The tradition of bank secrecy that was at stake in the case has been one of the pillars of the Swiss economy.

That standard had already taken a hit in the investigation. As The Washington Post reported last year, UBS has been closing the accounts of U.S. clients, in effect forcing them out and showing that depositors cannot depend on the bank to shield them. UBS previously turned over names on dozens of clients.

With the closure of their accounts, clients who evaded taxes and must now move their money are left in a difficult position, according to tax lawyers. They can come clean with U.S. authorities, or they can hide their money again, which could leave them even more vulnerable to prosecution, the lawyers said.

Also left unclear was whether the U.S. government will seek to hold anymore UBS personnel accountable. Executives "at the highest levels of management," as well as lower-ranking managers and employees, are unindicted co-conspirators, according to yesterday's filings.

In 2006, executives rejected an internal recommendation that UBS stop providing Swiss accounts to U.S. clients, the government alleged. UBS executives considered that step too costly, the government charged.

That business generated annual revenue of up to $200 million for UBS, according to estimates in yesterday's court filings.

One top executive, Raoul Weil, was indicted in November for allegedly conspiring to defraud the U.S. government by helping thousands of U.S. clients hide assets from the IRS. At the time, the Justice Department said he was believed to be in Switzerland, where he was legally protected from extradition. In a statement yesterday, an attorney for Weil predicted that Weil will be vindicated.
☆ ☆ ☆ ☆ ☆
WHAT YOU HAVE TO DO =
Print the part of the UBS excerpt starting with "In 2006, executives" and going on through "yesterday's court filings.". The rows were taken from a different source than the UBS excerpt.

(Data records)
☆ ☆ ☆ ☆ ☆
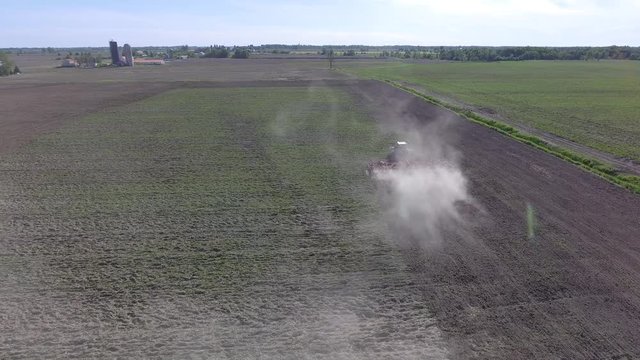 aerial tractor discing field fly through dust 4k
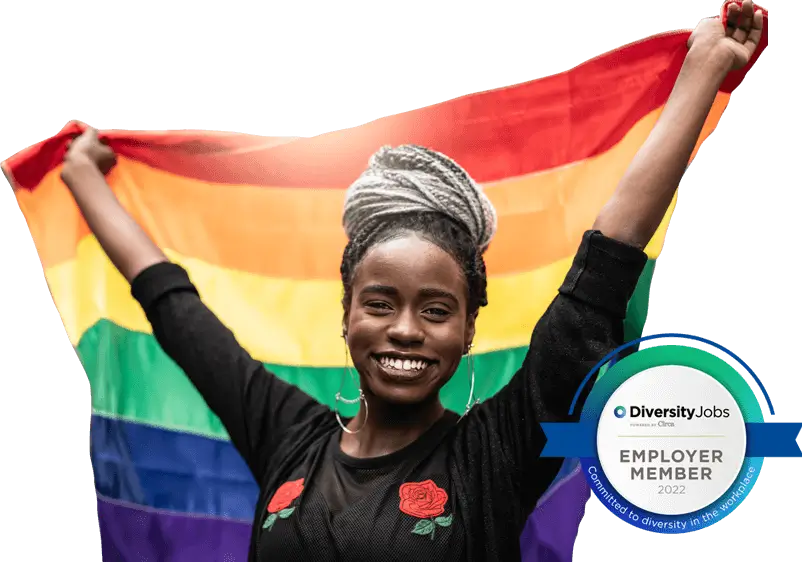 Smiling woman holding rainbow flag. SGH is a member of Diversity Jobs and committed to diversity in the workplace.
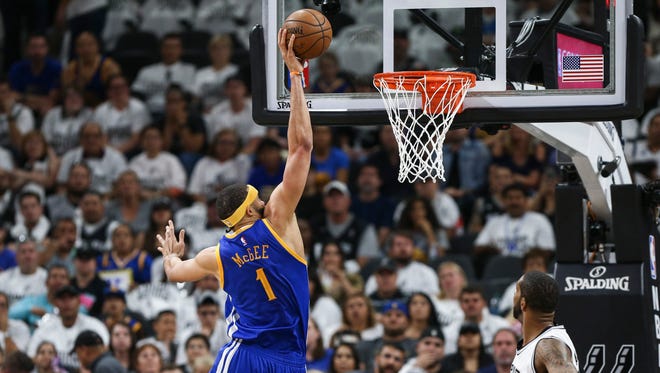 Golden State Warriors center JaVale McGee (1) scores a basket during the first quarter against the San Antonio Spurs in game three of the Western conference finals of the NBA Playoffs at AT&T Center.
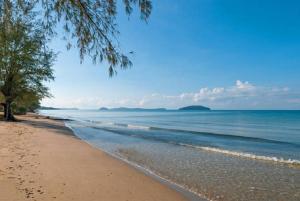a sandy beach with a tree and the ocean at Good Time Boutique Hotel in Sihanoukville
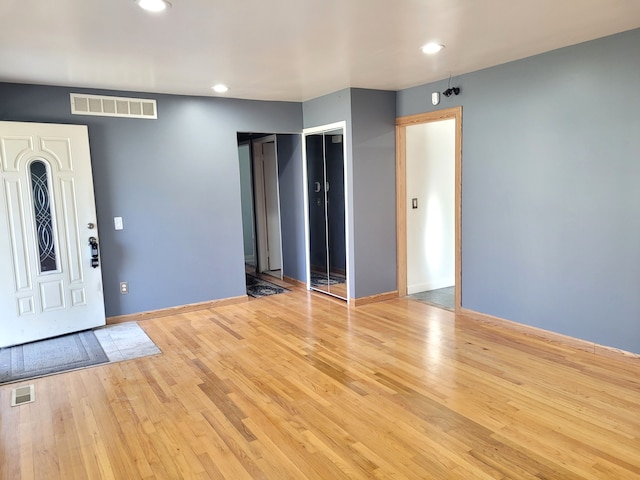 entrance foyer with light wood-type flooring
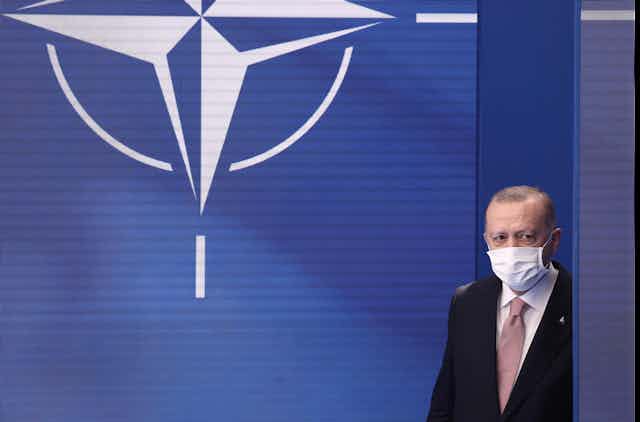 Turkey's President Recep Tayyip Erdogan wearing a suit and a face mask walks onto the stage with the NATO symbol behind him.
☆ ☆ ☆ ☆ ☆
RESULT OF THE TASK =
In 2006, executives rejected an internal recommendation that UBS stop providing Swiss accounts to U.S. clients, the government alleged. UBS executives considered that step too costly, the government charged.

That business generated annual revenue of up to $200 million for UBS, according to estimates in yesterday's court filings.